By Krissah Thompson
Washington Post staff writer
Thursday, July 1, 2010; 2:11 PM
Senators spent Thursday morning paying their final respects to the man they called their dean.
Family, friends, colleagues and admirers of Sen. Robert Byrd, the senate's longest serving member, began what will be a long goodbye honoring the man who was elected to the chamber in 1958 and served through 11 presidential administrations.
The hearse carrying Byrd's body pulled up to the Senate steps where former staffers stood. An honor guard then carried his flag-draped casket up the steps, moving slowly inside the chamber. The casket was placed on a catafalque, a raised platform where President Lincoln's casket once lay, on the very same floor where the senator had given thousands of speeches.
There his surviving family members, including daughters Mona Byrd Fatemi and Marjorie Byrd Moore and a number of grandchildren and great grandchildren, received condolences from his colleagues. Secretary of State Hillary Clinton joined many members of Congress in paying tribute to Byrd, including Sen. Charles Grassley (R-Iowa) and Rep. John Lewis (D-Ga.).

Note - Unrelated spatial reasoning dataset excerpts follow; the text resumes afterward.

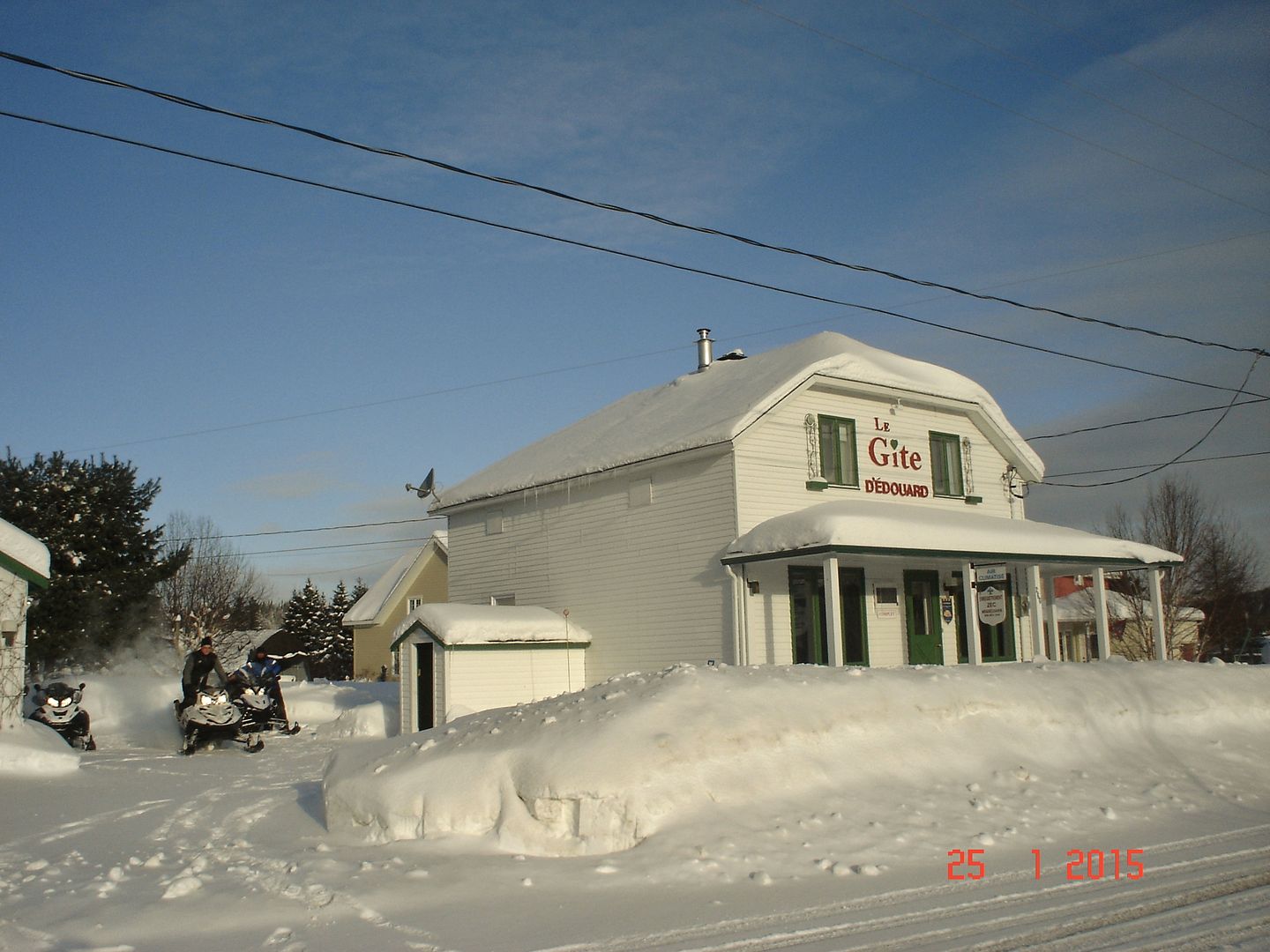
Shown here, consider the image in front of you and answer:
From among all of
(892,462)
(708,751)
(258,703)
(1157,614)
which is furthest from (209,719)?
(1157,614)

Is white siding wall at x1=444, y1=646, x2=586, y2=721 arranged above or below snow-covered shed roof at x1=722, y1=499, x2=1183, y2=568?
below

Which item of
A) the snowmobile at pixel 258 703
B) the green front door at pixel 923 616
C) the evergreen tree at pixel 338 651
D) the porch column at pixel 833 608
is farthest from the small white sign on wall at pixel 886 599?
the evergreen tree at pixel 338 651

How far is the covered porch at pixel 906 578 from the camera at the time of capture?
60.0 ft

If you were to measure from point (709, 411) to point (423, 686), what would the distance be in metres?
7.77

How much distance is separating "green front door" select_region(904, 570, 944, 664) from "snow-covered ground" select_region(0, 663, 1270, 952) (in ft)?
27.5

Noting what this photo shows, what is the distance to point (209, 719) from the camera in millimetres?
18016

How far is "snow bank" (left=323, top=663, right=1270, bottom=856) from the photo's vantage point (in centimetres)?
869

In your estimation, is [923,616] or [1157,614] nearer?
[1157,614]

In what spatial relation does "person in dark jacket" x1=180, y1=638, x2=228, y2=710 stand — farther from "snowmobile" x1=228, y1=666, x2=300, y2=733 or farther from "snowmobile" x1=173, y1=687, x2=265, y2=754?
"snowmobile" x1=228, y1=666, x2=300, y2=733

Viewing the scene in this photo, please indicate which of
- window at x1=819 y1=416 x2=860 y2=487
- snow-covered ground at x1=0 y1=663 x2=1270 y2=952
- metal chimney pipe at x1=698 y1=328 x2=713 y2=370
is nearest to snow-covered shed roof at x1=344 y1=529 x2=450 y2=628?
metal chimney pipe at x1=698 y1=328 x2=713 y2=370

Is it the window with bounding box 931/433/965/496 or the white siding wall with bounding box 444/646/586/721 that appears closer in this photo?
the white siding wall with bounding box 444/646/586/721
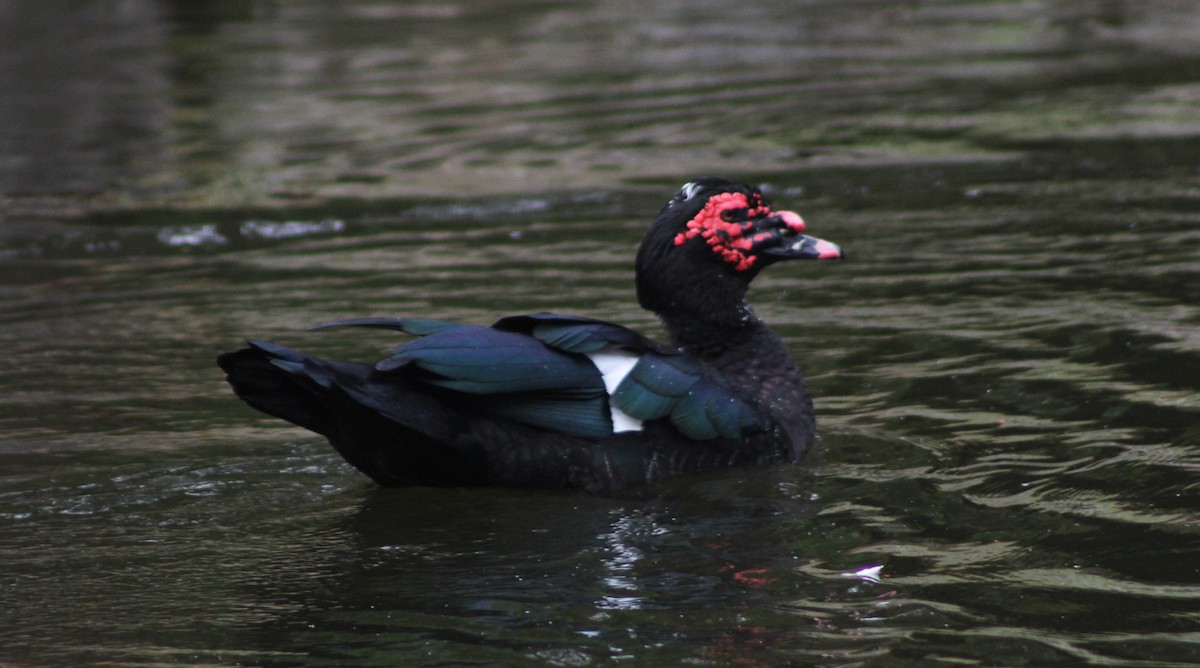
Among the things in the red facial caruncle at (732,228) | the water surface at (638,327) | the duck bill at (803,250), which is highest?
the red facial caruncle at (732,228)

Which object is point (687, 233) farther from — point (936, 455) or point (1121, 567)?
point (1121, 567)

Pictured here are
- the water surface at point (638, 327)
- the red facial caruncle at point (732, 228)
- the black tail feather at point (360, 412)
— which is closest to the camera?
the water surface at point (638, 327)

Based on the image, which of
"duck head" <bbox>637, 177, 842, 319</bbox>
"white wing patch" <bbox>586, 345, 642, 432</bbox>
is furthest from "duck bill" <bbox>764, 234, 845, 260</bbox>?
"white wing patch" <bbox>586, 345, 642, 432</bbox>

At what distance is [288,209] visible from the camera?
11922 mm

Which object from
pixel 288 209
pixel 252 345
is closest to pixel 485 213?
pixel 288 209

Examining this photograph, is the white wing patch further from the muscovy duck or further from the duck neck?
the duck neck

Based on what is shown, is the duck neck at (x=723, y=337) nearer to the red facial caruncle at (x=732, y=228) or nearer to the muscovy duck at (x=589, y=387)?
the muscovy duck at (x=589, y=387)

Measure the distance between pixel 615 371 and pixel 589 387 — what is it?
0.14m

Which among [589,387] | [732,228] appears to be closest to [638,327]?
[732,228]

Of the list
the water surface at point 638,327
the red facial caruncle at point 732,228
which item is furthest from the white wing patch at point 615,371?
the red facial caruncle at point 732,228

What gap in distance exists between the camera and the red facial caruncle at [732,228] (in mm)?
6648

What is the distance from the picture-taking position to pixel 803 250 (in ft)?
22.5

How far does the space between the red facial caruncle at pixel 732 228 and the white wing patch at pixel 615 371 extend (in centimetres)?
72

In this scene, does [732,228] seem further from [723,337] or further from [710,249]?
[723,337]
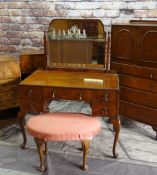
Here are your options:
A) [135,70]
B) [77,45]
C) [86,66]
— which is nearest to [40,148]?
[86,66]

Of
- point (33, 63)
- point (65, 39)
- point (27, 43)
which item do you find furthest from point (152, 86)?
point (27, 43)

Senate chaplain Barry Black prayed privately with the family and members of the House and Senate on the floor before members of the public were allowed in the chamber. According to the text of Black's prayer, he said of Byrd, "We appreciate his wit and wisdom, his stories and music, as well as his indefatigable commitment to the principles of freedom that make America great."

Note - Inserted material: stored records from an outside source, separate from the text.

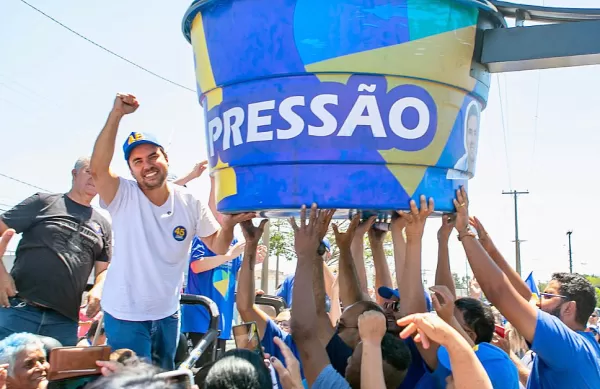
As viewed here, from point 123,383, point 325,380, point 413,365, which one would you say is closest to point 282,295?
point 413,365

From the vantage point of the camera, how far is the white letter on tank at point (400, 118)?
210cm

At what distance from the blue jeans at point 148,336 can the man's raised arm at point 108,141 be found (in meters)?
0.62

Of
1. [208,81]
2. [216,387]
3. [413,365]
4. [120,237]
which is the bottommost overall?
[413,365]

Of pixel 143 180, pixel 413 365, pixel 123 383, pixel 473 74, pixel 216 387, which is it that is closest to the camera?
pixel 123 383

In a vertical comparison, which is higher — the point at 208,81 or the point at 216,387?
the point at 208,81

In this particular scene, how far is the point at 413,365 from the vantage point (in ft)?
9.50

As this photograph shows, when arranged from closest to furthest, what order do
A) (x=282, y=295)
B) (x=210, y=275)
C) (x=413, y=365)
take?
1. (x=413, y=365)
2. (x=210, y=275)
3. (x=282, y=295)

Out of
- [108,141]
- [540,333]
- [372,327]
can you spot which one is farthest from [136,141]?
[540,333]

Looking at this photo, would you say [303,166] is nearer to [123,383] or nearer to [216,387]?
[216,387]

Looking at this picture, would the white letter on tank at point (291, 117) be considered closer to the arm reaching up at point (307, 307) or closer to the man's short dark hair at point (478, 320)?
the arm reaching up at point (307, 307)

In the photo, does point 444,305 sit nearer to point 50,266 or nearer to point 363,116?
point 363,116

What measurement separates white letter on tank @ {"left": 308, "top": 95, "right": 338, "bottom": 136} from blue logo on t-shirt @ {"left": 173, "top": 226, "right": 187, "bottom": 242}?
39.8 inches

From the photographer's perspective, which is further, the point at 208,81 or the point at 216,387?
the point at 208,81

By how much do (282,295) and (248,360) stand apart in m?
3.64
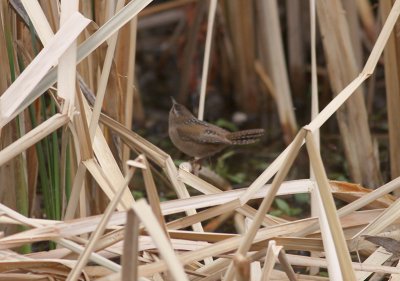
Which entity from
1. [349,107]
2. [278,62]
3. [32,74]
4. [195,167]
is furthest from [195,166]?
[32,74]

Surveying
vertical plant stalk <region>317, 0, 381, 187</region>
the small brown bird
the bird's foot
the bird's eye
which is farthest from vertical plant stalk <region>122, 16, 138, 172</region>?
vertical plant stalk <region>317, 0, 381, 187</region>

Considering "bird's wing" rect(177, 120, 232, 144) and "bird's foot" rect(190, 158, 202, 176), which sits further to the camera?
"bird's wing" rect(177, 120, 232, 144)

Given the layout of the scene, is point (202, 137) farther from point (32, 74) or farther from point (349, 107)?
point (32, 74)

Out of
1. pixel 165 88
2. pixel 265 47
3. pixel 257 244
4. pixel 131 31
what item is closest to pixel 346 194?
pixel 257 244

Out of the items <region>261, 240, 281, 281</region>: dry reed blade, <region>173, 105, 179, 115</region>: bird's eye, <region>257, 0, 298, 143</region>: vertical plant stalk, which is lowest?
<region>261, 240, 281, 281</region>: dry reed blade

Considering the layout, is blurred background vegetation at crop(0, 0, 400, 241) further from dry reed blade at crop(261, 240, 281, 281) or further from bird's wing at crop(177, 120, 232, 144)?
dry reed blade at crop(261, 240, 281, 281)

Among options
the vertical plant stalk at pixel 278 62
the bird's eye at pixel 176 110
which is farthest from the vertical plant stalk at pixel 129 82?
the vertical plant stalk at pixel 278 62

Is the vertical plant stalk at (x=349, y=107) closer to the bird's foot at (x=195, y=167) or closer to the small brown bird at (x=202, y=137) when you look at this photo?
the small brown bird at (x=202, y=137)

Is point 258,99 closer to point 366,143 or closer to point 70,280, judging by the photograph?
point 366,143
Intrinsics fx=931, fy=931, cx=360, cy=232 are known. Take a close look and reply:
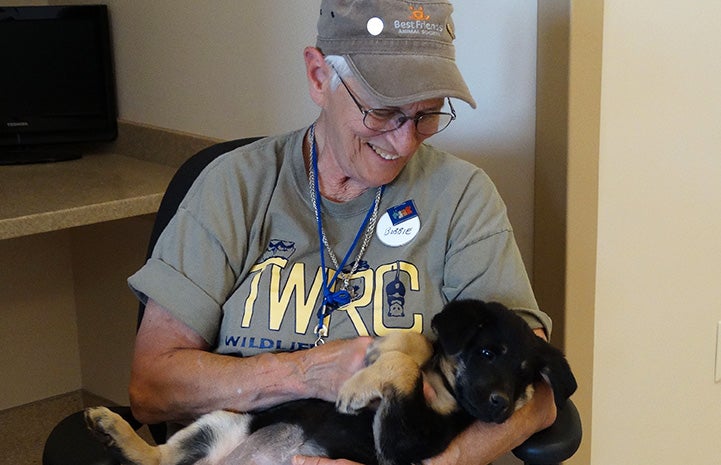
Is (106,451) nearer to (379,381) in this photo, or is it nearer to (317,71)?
(379,381)

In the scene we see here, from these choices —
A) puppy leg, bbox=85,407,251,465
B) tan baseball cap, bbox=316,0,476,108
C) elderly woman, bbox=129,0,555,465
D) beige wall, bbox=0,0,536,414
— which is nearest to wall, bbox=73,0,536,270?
beige wall, bbox=0,0,536,414

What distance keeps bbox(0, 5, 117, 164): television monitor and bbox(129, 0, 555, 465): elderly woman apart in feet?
4.23

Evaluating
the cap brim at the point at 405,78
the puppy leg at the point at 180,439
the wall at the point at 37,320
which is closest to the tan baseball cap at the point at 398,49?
the cap brim at the point at 405,78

It was a quiet memorial, without video cameras, that Byrd's family kept as private as possible.
Admirers waited for the opportunity to pay tribute from the public gallery, where they could look down to see Byrd's coffin lying in repose. It will be there until 4 p.m.
"He did so much," said Ruth Soto, an Alexandria woman, who never met Byrd but admired his work for the disabled. "All of the years he served, he deserves a statue."

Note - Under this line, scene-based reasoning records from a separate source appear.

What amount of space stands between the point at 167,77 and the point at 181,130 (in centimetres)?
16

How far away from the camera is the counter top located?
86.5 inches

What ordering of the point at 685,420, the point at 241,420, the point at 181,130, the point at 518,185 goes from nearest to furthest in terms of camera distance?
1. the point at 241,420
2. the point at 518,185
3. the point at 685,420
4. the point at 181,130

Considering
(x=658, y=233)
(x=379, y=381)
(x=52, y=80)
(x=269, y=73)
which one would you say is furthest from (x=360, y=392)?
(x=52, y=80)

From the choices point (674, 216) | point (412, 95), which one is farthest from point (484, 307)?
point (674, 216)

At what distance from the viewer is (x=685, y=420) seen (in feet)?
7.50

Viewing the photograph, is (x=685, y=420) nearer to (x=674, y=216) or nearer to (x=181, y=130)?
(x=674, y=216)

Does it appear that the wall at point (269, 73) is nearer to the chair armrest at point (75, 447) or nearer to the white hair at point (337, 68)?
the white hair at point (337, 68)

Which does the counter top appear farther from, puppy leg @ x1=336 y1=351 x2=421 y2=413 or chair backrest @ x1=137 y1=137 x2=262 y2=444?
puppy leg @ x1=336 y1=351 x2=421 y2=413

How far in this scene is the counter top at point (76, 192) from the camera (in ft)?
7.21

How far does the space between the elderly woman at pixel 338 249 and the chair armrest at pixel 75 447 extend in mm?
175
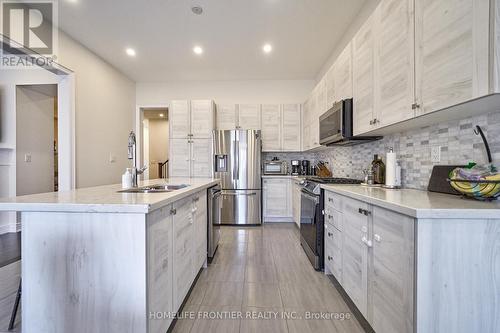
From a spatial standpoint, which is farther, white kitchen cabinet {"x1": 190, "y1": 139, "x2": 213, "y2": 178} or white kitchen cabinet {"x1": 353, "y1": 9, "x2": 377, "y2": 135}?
white kitchen cabinet {"x1": 190, "y1": 139, "x2": 213, "y2": 178}

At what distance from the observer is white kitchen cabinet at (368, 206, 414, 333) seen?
996mm

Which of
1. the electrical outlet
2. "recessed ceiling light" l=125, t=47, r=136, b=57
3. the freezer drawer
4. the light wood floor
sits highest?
"recessed ceiling light" l=125, t=47, r=136, b=57

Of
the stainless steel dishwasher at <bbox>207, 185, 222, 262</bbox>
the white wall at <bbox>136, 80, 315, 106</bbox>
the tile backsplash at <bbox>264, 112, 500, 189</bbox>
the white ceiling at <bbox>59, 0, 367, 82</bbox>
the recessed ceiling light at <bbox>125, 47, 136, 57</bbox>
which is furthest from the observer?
the white wall at <bbox>136, 80, 315, 106</bbox>

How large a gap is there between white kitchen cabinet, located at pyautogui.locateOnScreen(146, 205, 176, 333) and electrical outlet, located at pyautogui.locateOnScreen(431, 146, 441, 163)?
72.1 inches

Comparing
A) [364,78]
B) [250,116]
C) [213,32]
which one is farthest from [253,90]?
[364,78]

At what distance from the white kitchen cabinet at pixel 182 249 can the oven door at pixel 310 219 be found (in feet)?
4.11

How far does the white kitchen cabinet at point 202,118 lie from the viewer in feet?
14.2

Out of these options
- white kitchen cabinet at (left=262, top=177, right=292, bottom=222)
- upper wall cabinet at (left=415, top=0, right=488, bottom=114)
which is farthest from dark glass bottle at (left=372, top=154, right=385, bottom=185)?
white kitchen cabinet at (left=262, top=177, right=292, bottom=222)

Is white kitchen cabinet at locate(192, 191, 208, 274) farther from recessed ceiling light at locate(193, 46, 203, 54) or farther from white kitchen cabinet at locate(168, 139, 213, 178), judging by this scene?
recessed ceiling light at locate(193, 46, 203, 54)

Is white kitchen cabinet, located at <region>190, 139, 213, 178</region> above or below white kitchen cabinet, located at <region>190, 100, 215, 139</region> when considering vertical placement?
below

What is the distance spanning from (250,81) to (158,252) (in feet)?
13.9

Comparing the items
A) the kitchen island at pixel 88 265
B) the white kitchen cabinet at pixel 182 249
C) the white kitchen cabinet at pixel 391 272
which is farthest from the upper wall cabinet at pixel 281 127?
the kitchen island at pixel 88 265

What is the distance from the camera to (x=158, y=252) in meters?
1.22

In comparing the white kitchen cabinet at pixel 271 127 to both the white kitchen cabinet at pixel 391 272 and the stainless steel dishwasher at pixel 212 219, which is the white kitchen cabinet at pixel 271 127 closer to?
the stainless steel dishwasher at pixel 212 219
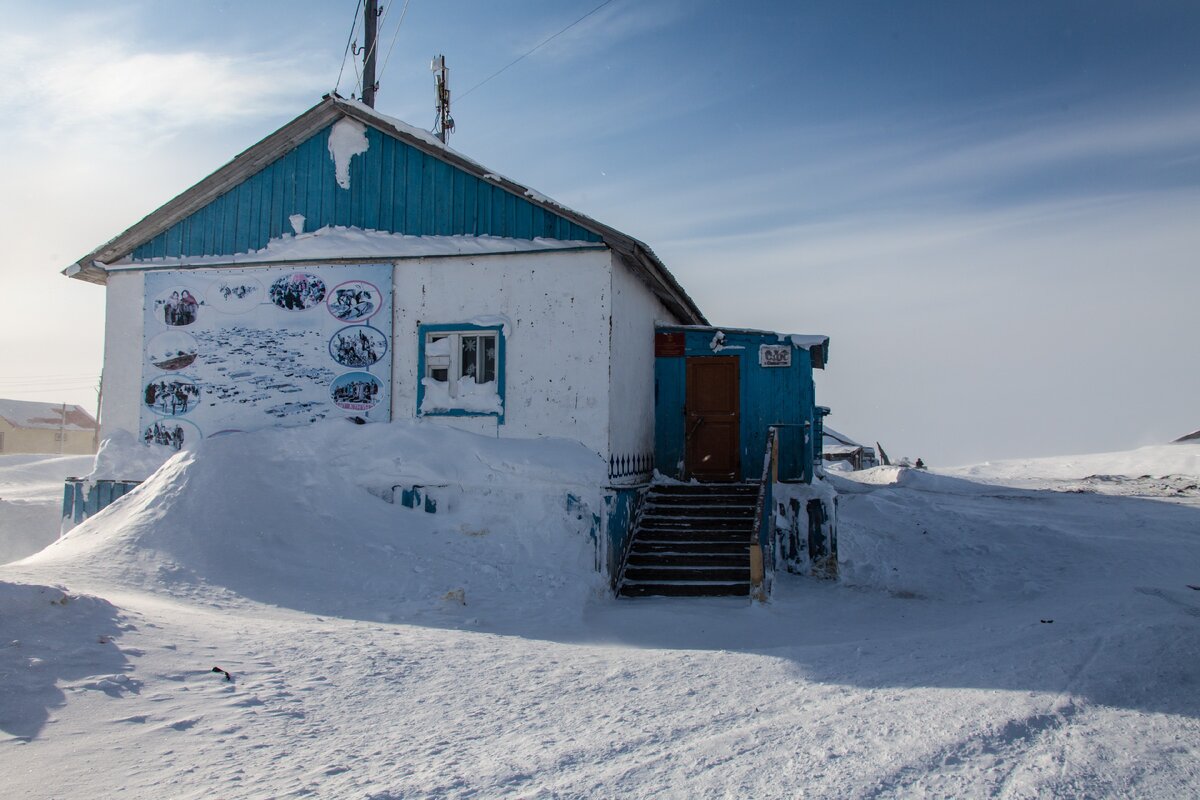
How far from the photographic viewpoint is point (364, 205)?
12562 mm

Jon L. Hunter, who lives in Bethesda and was one of a handful of people who got in line at 7 a.m., said Byrd "championed everybody."
The public honor is the first part of a five-day farewell journey that will end Tuesday when the West Virginia senator is laid to rest in an Arlington cemetery beside his wife, his high school sweetheart Erma, who died in 2006 after 68 years of marriage. Byrd died Monday at 92.
The tribute on the Senate floor is a rare honor fitting for a man who abided by and tried to enforce the rules of the upper house and carried a worn copy of the Constitution in his breast pocket.
A hearse will take the casket to Andrews Air Force Base for a flight to Charleston, W. Va., his beloved home state where he proudly channeled federal money and projects. There Byrd will be carried to the State Capitol in a procession that will include a bagpipe band, a horse-drawn carriage to transport the casket, a rider-less horse, local and state dignitaries and members of Byrd's family.